Monument du chambara (« film de samourai »), Hitokiri est un film qui fut longtemps invisible. La famille de Yukio Mishima en avait interdit la projection en raison d’une scène où le célèbre écrivain, acteur à ses heures perdues, se tranche le ventre, anticipant son suicide par seppuku, un an plus tard. Qu’on ne s’y trompe pas, ce n’est pourtant pas la rareté et ce parfum de controverse qui expliquent la réputation d’Hitokiri.
Ecrit par Shinobu Hashimoto, un géant du scénario, (Rashomon et Les Sept Samouraïs, c’était lui !) le film raconte la chute tragique en forme d’ascension ambigüe d’un sabreur-clochard manipulé par un politicien machiavélique.
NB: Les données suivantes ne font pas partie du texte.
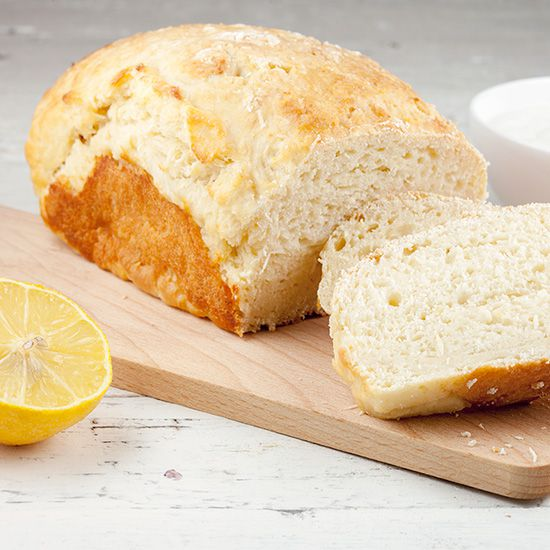 Lemon quark bread quark - Lemon quark bread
Etrange variation sur le thème d’Icare, le film met en scène l’éblouissement du sans-grade devant l’appétit de pouvoir de son mentor vers lequel il croit sans cesse se hisser.
Loin de juguler la violence à l’œuvre dans le récit, la rigueur insensé du découpage qui ne rechigne devant aucun plan-séquence, la décuple. Sans doute parce qu’ils propulsent les personnages vers leur destin odieux, chaque coup de sabre dans ce film acquiert une intensité parfaitement traumatisante.